Figures
- FIGURE 1
The integrated stress response (ISR) is triggered by stress-sensing kinases that phosphorylate eukaryotic initiation factor (eIF)2α, a component of the eIF2 translation initiation complex. Protein kinase R (PKR)-like endoplasmic reticulum kinase (PERK) responds to endoplasmic reticulum (ER) stress, and so the ISR overlaps with the unfolded protein response (UPR). PKR detects viral double-stranded (ds)RNA. General control non-depressible (GCN)2 is activated by amino acid deficiency. Heme-regulated inhibitor (HRI) responds to iron depletion. Phosphorylated eIF2α binds avidly to eIF2β to inhibit most translation, but some mRNAs including those encoding the transcription factors ATF4 and CHOP are translated more efficiently. The resulting gene expression restores homeostasis by enhancing oxidative protein folding in the ER; promoting amino-acyl transfer (t)RNA synthesis; and inducing antioxidant genes. PPP1R15A (also known as GADD34) is eventually induced and in complex with PP1 and G-actin dephosphorylates eIF2α to terminate the ISR.
- FIGURE 2
The integrated stress response and inflammation. Pathogen-associated molecular patterns (PAMPs) recognised by Toll-like receptors (TLRs) can trigger the innate immune response. Phosphorylation of IκB by IKK promotes its destruction and releases nuclear factor (NF)-κB to transactive pro-inflammatory genes including interleukin (IL)-6, IL-8 and interferons (IFNs).
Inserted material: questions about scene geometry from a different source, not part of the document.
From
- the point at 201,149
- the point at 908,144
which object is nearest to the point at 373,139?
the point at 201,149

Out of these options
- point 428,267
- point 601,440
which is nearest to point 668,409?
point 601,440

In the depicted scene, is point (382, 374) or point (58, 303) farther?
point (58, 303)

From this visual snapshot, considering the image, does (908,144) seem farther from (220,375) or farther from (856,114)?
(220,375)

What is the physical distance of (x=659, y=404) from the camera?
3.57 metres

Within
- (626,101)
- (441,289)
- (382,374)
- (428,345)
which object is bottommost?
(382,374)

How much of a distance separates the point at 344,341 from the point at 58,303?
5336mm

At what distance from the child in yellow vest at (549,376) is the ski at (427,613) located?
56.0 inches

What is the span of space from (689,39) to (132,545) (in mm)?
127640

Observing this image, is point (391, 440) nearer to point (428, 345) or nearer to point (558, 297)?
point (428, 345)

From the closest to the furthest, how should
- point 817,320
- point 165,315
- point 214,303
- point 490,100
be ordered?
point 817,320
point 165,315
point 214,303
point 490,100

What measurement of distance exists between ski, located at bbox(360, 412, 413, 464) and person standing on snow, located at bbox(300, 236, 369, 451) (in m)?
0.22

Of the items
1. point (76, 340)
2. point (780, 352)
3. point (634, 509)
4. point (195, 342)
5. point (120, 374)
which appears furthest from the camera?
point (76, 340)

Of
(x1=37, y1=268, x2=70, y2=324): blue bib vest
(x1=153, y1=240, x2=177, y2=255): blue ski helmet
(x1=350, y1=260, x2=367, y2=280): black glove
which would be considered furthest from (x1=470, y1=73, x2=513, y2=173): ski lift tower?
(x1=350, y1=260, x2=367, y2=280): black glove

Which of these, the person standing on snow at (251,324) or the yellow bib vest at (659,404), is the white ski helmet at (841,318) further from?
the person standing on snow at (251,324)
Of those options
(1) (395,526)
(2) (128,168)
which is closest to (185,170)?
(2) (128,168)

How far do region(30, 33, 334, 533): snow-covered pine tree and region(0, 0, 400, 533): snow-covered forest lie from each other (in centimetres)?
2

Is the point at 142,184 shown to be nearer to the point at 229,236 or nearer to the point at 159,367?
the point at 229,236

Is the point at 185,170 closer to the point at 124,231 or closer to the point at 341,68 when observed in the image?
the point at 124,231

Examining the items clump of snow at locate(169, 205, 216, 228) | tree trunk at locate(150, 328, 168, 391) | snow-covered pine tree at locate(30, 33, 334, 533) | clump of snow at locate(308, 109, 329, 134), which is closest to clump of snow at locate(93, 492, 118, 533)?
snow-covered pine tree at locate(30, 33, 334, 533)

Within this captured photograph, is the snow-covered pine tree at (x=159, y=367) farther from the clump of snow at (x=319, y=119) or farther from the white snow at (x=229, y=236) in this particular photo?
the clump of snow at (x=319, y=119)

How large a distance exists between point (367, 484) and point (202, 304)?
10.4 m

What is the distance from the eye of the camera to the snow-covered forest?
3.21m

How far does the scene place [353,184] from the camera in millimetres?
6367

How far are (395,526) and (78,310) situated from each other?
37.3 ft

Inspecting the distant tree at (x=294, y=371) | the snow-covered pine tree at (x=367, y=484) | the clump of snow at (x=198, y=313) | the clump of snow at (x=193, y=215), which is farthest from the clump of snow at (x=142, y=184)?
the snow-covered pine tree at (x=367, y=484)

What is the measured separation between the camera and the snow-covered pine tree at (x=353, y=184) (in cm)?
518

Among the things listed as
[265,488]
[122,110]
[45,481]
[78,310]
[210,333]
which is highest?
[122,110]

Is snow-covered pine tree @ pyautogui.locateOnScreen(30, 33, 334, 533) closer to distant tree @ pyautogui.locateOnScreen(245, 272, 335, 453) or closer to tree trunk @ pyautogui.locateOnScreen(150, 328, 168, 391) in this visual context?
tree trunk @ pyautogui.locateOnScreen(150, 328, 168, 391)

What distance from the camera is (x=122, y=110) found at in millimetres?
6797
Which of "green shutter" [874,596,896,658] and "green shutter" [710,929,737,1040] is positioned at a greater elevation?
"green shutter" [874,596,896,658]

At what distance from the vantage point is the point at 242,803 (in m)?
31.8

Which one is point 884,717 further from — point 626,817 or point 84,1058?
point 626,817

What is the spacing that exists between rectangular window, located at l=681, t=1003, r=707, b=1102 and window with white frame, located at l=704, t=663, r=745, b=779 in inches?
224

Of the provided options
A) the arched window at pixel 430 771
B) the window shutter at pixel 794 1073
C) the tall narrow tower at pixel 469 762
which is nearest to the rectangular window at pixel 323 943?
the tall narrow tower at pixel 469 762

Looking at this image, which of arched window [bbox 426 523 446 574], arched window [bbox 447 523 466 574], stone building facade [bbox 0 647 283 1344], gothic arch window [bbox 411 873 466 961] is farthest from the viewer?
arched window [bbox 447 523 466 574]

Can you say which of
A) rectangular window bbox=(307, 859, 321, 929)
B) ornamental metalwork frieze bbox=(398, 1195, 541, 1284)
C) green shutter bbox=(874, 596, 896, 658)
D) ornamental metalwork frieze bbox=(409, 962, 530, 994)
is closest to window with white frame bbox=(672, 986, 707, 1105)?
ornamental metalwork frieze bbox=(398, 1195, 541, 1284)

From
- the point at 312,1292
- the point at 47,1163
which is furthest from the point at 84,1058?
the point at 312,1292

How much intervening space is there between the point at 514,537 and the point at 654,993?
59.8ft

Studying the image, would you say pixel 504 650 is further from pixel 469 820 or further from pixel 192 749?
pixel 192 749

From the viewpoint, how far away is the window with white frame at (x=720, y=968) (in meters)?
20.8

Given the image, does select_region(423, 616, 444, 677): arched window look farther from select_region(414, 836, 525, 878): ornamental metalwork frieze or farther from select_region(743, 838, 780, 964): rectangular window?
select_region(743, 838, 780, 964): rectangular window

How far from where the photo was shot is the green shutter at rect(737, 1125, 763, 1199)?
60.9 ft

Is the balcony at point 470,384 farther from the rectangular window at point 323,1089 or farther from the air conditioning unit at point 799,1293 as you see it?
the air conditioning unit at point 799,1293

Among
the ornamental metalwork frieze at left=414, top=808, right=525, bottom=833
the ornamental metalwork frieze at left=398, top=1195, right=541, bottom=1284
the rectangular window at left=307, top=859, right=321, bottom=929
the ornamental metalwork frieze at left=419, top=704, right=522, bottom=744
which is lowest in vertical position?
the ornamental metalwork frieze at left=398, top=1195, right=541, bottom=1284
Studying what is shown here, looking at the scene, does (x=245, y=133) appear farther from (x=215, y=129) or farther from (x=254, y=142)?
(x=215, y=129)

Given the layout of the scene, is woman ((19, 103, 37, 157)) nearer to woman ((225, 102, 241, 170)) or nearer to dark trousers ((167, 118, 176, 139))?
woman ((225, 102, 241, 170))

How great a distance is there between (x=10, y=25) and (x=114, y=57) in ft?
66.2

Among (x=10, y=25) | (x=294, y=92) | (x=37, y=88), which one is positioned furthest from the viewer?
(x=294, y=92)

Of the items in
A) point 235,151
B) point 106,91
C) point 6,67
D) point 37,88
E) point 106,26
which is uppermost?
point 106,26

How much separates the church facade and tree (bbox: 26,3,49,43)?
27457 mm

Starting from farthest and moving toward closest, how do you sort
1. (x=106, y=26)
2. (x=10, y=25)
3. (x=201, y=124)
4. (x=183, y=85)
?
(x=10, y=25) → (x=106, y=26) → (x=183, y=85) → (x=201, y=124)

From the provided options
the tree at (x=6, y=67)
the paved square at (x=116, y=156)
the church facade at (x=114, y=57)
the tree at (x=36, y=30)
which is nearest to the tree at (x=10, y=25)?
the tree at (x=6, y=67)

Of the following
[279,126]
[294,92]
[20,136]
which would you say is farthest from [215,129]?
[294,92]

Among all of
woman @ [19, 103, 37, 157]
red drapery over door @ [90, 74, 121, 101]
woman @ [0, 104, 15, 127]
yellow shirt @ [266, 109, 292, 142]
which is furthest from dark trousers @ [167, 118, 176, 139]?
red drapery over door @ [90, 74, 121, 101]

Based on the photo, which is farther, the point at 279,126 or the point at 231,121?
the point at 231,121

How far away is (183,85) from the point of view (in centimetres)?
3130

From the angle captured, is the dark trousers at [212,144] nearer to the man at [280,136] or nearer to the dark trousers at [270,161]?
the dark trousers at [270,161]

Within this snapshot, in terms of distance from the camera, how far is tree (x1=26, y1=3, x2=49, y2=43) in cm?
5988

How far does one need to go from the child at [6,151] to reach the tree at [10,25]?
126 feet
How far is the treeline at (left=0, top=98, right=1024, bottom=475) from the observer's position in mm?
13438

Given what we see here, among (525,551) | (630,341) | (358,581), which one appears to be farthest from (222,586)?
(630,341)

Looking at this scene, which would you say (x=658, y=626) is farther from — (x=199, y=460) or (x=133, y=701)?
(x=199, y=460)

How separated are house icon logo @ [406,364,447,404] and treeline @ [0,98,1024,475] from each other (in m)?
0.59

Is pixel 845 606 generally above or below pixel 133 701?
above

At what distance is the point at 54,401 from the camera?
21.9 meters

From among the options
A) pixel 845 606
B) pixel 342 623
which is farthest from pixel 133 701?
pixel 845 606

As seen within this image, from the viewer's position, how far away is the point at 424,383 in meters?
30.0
Induction of indoleamine 2,3-dioxygenase (IDO) depletes cells of tryptophan (at least activated macrophages and dendritic cells) to activate general control nondepressible (GCN)2. Activation of GCN2 or protein kinase R (PKR)-like endoplasmic reticulum kinase (PERK) can trigger NFκB signalling by reducing the synthesis of IκB, while CHOP increases IL-6 expression directly. Some evidence suggests PERK-mediated p38/ERK signalling might also contribute to inflammatory gene expression. PKR is induced by IFN and further activated if viral double-stranded (ds)RNA is present in the cytoplasm. Inflammatory mediators including C5a fragment can activate PKR, e.g. via C5a receptor (C5aR) signalling. PKR contributes to inflammation by stimulating the NLRP3 inflammasome to generate pro-inflammatory mediators including IL-1β and high mobility group box (HMGB)1.
- FIGURE 3
Variants of EIF2AK4 associated with pulmonary vascular disease. Schematic representation of the general control nondepressible (GCN)2 protein and its domains; boxes correspond to the 39 exons in EIF2AK4. Domains are highlighted: RWD (RING-finger proteins, WD repeat-containing proteins, yeast DEAD-like helicase), pseudokinase, eukaryotic initiation factor (eIF)2α kinase, histidyl-tRNA synthetase-like and carboxy-terminal domain (CTD). Predicted pathogenic variants are shown as lollipops: above the protein are likely pathogenic variants associated with pulmonary arterial hypertension (PAH), below are likely pathogenic variants associated with pulmonary veno-occlusive disease (PVOD) and/or pulmonary capillary haemangiomatosis (PCH). The lollipop length indicates the approximate number of such alleles reported in the literate allowing for incomplete reporting. Note, c.3344C>T (p.P1115L) in exon 23 in at the histidyl-tRNA synthetase-like domain has been reported in five families affected by PAH or PVOD (#). Potentially, 48 alleles have been described, but this may be confounded by overlaps between published reports.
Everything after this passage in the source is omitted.